1.   leave reset line (display pin 18) disconnected. Code would upload but nothing displaying on glcd.
2.   connected reset line to Vcc (+5V) Code would upload but nothing displaying on glcd.
The only other thing I could see to try was
“small fraction of the glcds out there will need a reset pulse. For those that need a reset pulse and connecting the glcd to the arduino reset line causes the autoreset on the aruduino board to fail, the library must be used to reset the glcd which requires another Arduino pin. In order to enable this functionality edit the pin configuration file and uncomment the line that looks like this:
// Reset Bit - uncomment the next line if reset is connected to an output pin //#define glcdRES 19 // Reset Bit “
I found the line to uncomment in the ks0108_Arduino file of the config folder, but I do not understand what this means
“And then connect the Arduino pin specified by glcdRES to the glcd module's reset pin.”

-- -- --

Actions to take:
A. According to the post about the glcd reset line, which display pin is the reset line?
B. Reproduce the post about the glcd reset line between "1.   leave reset line" and "(+5V) Code would upload but nothing displaying on glcd.", inclusive, substituting "Code would compile" for "Code would upload".

Data block:

-- -- --

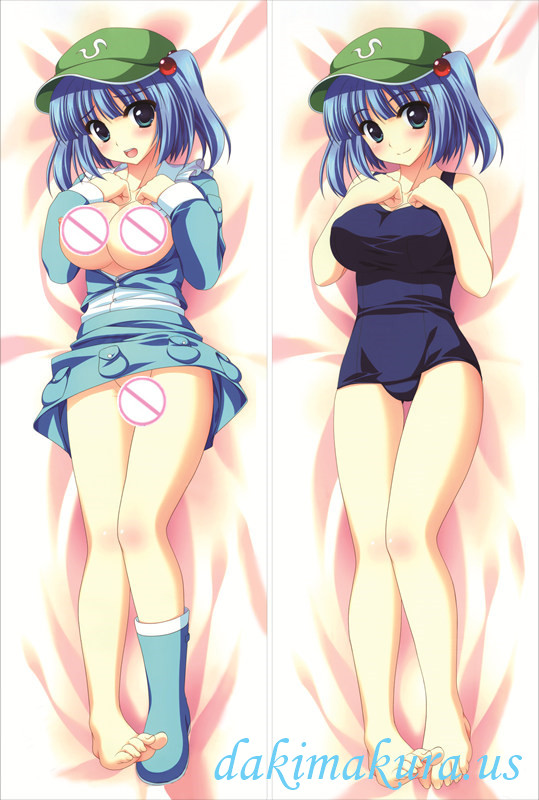 TouHou Project - Kawashiro Nitori Anime Dakimakura Hugging Body PillowCases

-- -- --

Answers to this exercise:
A. Display pin 18.

B.
1.   leave reset line (display pin 18) disconnected. Code would compile but nothing displaying on glcd.
2.   connected reset line to Vcc (+5V) Code would compile but nothing displaying on glcd.